O luxo da festa também indignou Matheus. “Contratação de diretor artístico, patrocínio em carros de corrida, show pirotécnico, salário em dia para os atletas e comissão da tão importante reconstrução do clube. Minha pergunta é: Será que se o clube tirasse o ano, ou o semestre pelo menos, para dar atenção única e exclusiva às vítimas, teríamos outro cenário? Teríamos outro tipo de atenção da mídia, visando apenas ajudar os que merecem nesse momento? Teríamos o numero de pessoas necessário para ajudar crianças pequenas com tratamento psicológicos e inúmeras outras situações?”, questionou.

O filho de Caio Júnior ainda garantiu que este sentimento não é apenas dele e de sua família, mas também dos familiares de outras vítimas e até de habitantes de Chapecó, ainda consternados com o acidente aéreo que tirou a vida de 71 pessoas em novembro do ano passado, às vésperas da decisão da Copa Sul-Americana contra o mesmo Atlético Nacional.

“Gostaria que hoje as pessoas que lessem este post conseguissem entender o nosso sentimento perante esse acidente raríssimo, que deveria ter sido evitado.
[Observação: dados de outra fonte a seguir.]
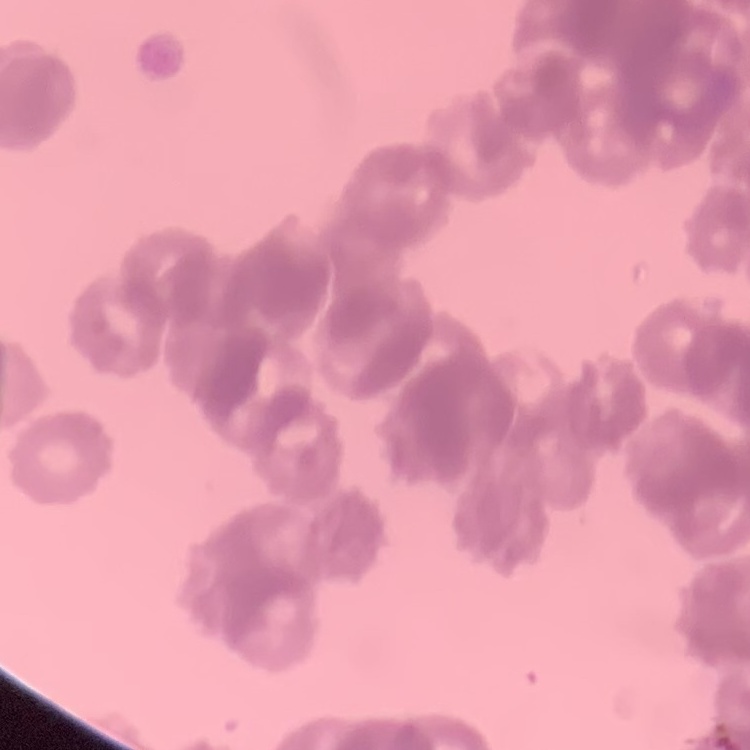
Summary:
  - Red blood cell morphology: rouleaux formation
  - Image type: one tile cut from a larger photomicrograph
  - Stain: Field's or Giemsa
  - Preparation: thin peripheral smear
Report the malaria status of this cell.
Desde o erro na escolha da empresa, até a falta de ações de praxe no meio jurídico como a conferencia da apólice do seguro da empresa de aviação. Isso são detalhes, que não conseguem passar a dimensão do que nós, vítimas, sentimos diante de um acontecimento tão triste e surreal. Amigos e também vitimas do acontecido que se encontram hoje em Chapecó não conseguem passar o dia em paz. Descreveram (a festa) com as seguintes palavras: ‘Desespero total ontem e hoje, o clima tá estranho, parece carnaval'”, relatou.